— begin MATERIAL TO PROCESS —
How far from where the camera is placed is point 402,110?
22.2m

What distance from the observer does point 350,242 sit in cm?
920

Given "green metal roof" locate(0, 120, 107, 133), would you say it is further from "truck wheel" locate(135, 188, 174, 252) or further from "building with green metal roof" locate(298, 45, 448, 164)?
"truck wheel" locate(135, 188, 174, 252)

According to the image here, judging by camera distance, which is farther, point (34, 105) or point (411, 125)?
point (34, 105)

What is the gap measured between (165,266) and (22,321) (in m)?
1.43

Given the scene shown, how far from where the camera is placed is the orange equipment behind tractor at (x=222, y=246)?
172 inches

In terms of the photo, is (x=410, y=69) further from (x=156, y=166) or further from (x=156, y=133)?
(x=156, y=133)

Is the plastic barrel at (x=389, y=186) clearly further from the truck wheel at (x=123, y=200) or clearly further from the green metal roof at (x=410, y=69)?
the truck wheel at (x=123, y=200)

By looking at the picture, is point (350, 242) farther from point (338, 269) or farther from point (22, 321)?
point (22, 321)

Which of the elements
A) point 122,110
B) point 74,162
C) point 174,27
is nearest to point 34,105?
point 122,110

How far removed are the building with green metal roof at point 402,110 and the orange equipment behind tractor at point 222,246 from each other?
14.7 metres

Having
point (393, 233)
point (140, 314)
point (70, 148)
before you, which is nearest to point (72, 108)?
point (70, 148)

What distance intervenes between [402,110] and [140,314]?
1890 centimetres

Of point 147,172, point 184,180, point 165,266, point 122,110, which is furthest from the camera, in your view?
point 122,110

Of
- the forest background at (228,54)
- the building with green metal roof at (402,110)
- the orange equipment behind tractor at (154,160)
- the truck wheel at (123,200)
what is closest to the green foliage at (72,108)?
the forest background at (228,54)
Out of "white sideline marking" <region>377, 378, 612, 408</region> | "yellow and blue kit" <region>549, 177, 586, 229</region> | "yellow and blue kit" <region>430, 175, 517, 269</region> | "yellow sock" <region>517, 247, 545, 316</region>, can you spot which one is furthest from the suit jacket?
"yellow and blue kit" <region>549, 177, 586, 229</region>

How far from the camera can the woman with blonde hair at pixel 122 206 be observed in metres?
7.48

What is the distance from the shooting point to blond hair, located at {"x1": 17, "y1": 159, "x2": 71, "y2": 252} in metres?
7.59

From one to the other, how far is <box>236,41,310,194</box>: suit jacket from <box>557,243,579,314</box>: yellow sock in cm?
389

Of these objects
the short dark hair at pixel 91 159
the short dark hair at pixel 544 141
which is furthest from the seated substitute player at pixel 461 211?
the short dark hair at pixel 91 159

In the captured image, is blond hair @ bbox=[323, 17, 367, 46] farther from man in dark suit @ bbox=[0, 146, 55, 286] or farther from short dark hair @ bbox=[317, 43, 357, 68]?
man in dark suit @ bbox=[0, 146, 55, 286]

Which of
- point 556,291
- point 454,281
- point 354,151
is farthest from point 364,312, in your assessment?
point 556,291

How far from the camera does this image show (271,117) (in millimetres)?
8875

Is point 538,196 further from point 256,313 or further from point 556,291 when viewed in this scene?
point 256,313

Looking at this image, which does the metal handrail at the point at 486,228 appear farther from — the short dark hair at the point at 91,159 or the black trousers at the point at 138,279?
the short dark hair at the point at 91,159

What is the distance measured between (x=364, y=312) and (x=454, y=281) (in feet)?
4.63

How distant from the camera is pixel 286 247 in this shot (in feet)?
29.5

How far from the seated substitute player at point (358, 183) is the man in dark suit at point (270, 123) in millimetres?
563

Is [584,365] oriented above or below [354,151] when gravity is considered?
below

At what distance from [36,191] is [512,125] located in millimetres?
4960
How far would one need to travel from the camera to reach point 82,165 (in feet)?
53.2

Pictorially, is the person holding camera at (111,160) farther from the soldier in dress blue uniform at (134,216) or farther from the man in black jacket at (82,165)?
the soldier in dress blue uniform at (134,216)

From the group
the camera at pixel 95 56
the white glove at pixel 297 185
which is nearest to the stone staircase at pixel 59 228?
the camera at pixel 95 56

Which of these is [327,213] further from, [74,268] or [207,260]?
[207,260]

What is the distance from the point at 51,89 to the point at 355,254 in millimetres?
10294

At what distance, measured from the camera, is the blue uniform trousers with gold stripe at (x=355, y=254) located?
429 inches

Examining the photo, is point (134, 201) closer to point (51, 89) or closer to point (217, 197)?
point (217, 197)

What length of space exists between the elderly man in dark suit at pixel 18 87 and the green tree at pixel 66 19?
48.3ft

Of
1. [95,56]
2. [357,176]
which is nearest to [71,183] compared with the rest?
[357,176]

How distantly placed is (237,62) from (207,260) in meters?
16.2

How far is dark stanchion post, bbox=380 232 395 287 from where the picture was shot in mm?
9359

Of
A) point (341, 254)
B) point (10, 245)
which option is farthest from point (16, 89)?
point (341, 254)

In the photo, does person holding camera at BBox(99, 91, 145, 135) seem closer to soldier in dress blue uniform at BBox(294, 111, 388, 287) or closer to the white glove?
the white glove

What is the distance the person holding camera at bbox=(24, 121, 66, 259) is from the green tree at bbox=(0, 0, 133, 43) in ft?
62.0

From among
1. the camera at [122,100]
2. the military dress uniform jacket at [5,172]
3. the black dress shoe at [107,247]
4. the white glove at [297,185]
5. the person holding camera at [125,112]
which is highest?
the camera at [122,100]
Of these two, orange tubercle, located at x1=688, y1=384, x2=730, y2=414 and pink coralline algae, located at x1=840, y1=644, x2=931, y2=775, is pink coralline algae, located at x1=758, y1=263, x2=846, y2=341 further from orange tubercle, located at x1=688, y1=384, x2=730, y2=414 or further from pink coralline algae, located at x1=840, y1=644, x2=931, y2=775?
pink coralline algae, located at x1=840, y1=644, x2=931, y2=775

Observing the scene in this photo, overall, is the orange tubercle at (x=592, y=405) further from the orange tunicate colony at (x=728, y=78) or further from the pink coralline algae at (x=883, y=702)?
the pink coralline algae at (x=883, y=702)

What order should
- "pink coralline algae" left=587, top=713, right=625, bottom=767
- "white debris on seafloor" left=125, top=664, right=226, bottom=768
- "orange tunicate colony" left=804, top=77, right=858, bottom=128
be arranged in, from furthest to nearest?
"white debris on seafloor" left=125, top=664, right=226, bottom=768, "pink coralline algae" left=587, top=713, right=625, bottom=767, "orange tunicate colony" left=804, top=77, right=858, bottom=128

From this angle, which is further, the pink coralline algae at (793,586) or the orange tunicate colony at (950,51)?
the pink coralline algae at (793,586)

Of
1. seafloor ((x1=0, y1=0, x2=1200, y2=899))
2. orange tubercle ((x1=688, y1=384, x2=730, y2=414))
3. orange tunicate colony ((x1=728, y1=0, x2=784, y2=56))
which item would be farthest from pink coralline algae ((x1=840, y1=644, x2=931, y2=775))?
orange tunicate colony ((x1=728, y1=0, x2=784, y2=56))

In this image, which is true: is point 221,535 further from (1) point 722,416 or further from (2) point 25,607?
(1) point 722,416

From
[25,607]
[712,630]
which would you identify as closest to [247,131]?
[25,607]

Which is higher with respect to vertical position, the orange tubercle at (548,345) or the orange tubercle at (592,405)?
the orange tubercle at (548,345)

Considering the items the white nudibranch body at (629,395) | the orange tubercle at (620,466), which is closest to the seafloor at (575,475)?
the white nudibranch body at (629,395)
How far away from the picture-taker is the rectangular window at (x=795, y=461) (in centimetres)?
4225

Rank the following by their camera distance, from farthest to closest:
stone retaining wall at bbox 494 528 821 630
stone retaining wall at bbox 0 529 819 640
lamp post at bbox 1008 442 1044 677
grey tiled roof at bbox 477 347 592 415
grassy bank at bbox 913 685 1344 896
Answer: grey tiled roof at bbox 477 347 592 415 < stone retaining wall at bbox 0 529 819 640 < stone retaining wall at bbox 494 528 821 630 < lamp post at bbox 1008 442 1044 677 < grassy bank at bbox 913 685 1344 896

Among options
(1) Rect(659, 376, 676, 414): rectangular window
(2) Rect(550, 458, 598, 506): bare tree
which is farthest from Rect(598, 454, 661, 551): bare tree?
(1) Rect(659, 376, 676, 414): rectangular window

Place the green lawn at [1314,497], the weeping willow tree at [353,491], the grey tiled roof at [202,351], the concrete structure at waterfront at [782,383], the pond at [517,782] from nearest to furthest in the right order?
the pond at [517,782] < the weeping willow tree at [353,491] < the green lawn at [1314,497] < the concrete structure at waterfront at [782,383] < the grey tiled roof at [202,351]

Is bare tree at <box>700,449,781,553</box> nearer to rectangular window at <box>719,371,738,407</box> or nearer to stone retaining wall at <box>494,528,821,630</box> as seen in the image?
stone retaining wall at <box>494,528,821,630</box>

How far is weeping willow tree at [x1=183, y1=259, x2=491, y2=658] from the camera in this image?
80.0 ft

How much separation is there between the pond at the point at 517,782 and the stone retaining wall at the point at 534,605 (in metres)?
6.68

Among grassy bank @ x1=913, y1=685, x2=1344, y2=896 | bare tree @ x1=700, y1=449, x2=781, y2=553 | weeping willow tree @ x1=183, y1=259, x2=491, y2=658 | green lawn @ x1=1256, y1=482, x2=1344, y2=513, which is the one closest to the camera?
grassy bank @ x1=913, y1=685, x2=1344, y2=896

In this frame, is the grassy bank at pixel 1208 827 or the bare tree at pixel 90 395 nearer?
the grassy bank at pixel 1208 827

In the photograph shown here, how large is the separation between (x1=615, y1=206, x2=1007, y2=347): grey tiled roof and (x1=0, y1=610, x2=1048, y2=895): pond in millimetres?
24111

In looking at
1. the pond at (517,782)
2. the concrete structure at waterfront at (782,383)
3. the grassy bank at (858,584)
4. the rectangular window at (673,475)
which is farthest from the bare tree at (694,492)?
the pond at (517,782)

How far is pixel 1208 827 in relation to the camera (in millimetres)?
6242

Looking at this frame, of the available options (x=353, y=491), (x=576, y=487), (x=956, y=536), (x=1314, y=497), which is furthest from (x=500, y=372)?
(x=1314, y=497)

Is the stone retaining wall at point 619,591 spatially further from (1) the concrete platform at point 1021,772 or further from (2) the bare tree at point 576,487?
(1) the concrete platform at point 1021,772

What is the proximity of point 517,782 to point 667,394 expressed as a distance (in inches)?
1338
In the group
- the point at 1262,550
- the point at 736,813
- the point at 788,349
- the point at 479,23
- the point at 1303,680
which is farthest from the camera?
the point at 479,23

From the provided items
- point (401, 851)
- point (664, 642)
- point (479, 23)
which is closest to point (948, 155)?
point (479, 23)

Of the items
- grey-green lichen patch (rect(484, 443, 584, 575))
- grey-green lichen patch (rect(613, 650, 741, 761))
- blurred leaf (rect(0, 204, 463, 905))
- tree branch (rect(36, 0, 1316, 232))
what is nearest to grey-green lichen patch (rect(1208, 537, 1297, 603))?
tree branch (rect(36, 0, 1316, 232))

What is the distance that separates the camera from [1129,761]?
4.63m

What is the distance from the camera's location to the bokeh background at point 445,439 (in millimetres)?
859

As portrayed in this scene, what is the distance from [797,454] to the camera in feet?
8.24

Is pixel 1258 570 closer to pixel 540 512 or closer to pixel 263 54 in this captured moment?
— end MATERIAL TO PROCESS —
**DO THIS:** Only the lines from the one containing "In this frame, is" through the end of the material should be reproduced, exactly, with both ends included.

**ANSWER TO THIS EXERCISE:**
In this frame, is the grassy bank at pixel 1208 827 or the bare tree at pixel 90 395 nearer?
the grassy bank at pixel 1208 827

In the photograph shown here, how large is the separation between (x1=615, y1=206, x2=1007, y2=347): grey tiled roof and (x1=0, y1=610, x2=1048, y2=895): pond in millimetres?
24111

In looking at
1. the pond at (517,782)
2. the concrete structure at waterfront at (782,383)
3. the grassy bank at (858,584)
4. the rectangular window at (673,475)
which is farthest from the bare tree at (694,492)?
the pond at (517,782)

How far is pixel 1208 827 in relation to the camera (in millimetres)?
6242

Looking at this frame, of the available options (x=353, y=491), (x=576, y=487), (x=956, y=536), (x=1314, y=497), which is furthest from (x=500, y=372)?
(x=1314, y=497)

Is the stone retaining wall at point 619,591 spatially further from (1) the concrete platform at point 1021,772 or further from (2) the bare tree at point 576,487?
(1) the concrete platform at point 1021,772

What is the proximity of point 517,782 to point 667,394 expressed as a distance (in inches)?
1338
In the group
- the point at 1262,550
- the point at 736,813
- the point at 788,349
- the point at 479,23
- the point at 1303,680
which is farthest from the camera?
the point at 479,23

From the provided items
- point (401, 851)
- point (664, 642)
- point (479, 23)
which is closest to point (948, 155)?
point (479, 23)

Of the items
- grey-green lichen patch (rect(484, 443, 584, 575))
- grey-green lichen patch (rect(613, 650, 741, 761))
- blurred leaf (rect(0, 204, 463, 905))
- tree branch (rect(36, 0, 1316, 232))
what is nearest to grey-green lichen patch (rect(1208, 537, 1297, 603))?
tree branch (rect(36, 0, 1316, 232))

What is the distance that separates the camera from [1129,761]?
4.63m

What is the distance from the camera's location to the bokeh background at point 445,439 (in millimetres)?
859

As portrayed in this scene, what is the distance from [797,454] to the camera in feet?
8.24

Is pixel 1258 570 closer to pixel 540 512 or closer to pixel 263 54 in this captured moment?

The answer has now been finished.